Quality control, dimension reduction and clustering (Scanpy)

   Scanpy v1.8.2 was used for quality control, dimensionality reduction
   and clustering in Python 3.7. For each sample dataset, we filtered the
   expression matrix according to the following criteria: (1) cells with a
   gene count less than 200 or with a top 2% gene count were excluded;
   ((2) cells with a top 2% UMI count were excluded; (3) cells with a
   mitochondrial content > 30% were excluded; and (4) genes expressed in
   fewer than 5 cells were excluded. After filtering, 123,092 cells were
   retained for downstream analyses, with an average of 896 genes and 2362
   UMIs per cell. The raw count matrix was normalized by total counts per
   cell and logarithmically transformed into a normalized data matrix. The
   top 2000 variable genes were selected by setting flavor = ‘seurat’.
   Principal component analysis (PCA) was performed on the scaled variable
   gene matrix, and the top 23 principal components were used for
   clustering and dimensionality reduction. The cells were separated into
   23 clusters via the Louvain algorithm, and the resolution parameter was
   set to 1.2. The cell clusters were visualized via uniform manifold
   approximation and projection (UMAP)[[64]25].

Batch effect removal

   The batch effect between samples was removed with Harmony v1.0 using
   the top 20 principal components from the PCA [[65]26].

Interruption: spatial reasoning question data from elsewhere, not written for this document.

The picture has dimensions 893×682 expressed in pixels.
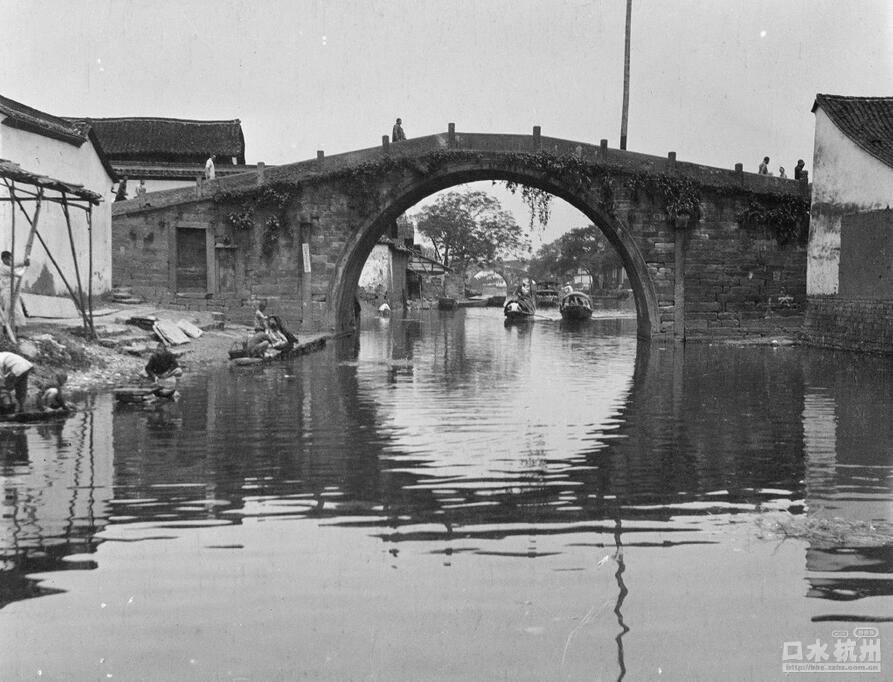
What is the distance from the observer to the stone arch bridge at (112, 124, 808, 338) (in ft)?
82.2

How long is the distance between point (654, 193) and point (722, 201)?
180cm

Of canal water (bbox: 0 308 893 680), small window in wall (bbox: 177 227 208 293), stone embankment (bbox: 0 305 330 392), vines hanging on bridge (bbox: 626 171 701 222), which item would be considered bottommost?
canal water (bbox: 0 308 893 680)

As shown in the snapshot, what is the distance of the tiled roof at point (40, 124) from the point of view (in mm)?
17016

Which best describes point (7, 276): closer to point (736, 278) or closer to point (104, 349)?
point (104, 349)

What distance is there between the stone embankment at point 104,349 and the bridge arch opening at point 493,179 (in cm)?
547

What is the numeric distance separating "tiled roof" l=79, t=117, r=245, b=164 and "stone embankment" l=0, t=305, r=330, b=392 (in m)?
18.4

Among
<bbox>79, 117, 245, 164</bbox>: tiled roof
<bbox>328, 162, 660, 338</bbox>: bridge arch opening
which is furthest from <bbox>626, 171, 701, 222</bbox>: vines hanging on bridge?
<bbox>79, 117, 245, 164</bbox>: tiled roof

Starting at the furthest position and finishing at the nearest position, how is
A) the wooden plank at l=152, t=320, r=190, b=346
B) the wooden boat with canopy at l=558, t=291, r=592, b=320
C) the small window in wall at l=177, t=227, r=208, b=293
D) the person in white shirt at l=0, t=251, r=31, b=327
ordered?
the wooden boat with canopy at l=558, t=291, r=592, b=320, the small window in wall at l=177, t=227, r=208, b=293, the wooden plank at l=152, t=320, r=190, b=346, the person in white shirt at l=0, t=251, r=31, b=327

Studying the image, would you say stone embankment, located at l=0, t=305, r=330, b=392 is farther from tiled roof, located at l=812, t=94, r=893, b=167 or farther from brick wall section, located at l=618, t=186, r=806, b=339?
tiled roof, located at l=812, t=94, r=893, b=167

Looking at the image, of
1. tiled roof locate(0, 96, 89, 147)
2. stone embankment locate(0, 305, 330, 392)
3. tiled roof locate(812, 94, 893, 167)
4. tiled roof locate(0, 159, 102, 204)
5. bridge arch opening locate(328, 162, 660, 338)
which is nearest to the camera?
tiled roof locate(0, 159, 102, 204)

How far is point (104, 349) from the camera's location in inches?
586

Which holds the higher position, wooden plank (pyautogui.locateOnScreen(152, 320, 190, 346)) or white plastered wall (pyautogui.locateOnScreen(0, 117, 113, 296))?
white plastered wall (pyautogui.locateOnScreen(0, 117, 113, 296))

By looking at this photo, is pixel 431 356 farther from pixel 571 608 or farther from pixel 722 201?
pixel 571 608

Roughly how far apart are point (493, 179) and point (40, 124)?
12.6 metres
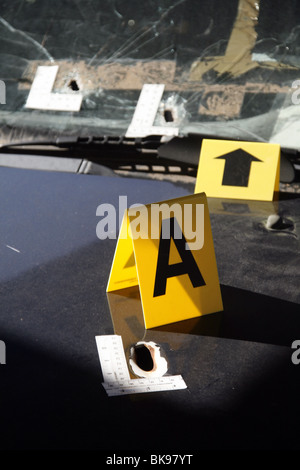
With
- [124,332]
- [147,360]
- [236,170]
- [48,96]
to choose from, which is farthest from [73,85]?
[147,360]

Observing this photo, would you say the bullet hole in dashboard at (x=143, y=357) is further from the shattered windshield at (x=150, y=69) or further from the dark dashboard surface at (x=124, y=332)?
the shattered windshield at (x=150, y=69)

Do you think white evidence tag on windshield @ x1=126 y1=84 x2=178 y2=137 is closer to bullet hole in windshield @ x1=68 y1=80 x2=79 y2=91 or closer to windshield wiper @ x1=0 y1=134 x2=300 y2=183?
windshield wiper @ x1=0 y1=134 x2=300 y2=183

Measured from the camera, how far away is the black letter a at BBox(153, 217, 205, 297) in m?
1.59

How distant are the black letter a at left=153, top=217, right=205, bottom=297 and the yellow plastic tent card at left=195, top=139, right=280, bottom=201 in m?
0.58

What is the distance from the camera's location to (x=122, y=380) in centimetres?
135

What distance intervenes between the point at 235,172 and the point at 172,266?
27.2 inches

Differentially expressed gene (DEG) analysis (Scanpy)

   To identify DEGs, we used the scanpy.tl.rank_genes_groups() function
   based on the Wilcoxon rank-sum test with default parameters; genes
   expressed in more than 10% of the cells in either of the compared
   groups of cells and with an average log(fold change) value greater than
   1 were identified as DEGs. The adjusted P value was calculated via
   Benjamini‒Hochberg correction, and a value of 0.05 was used as the
   criterion to evaluate statistical significance.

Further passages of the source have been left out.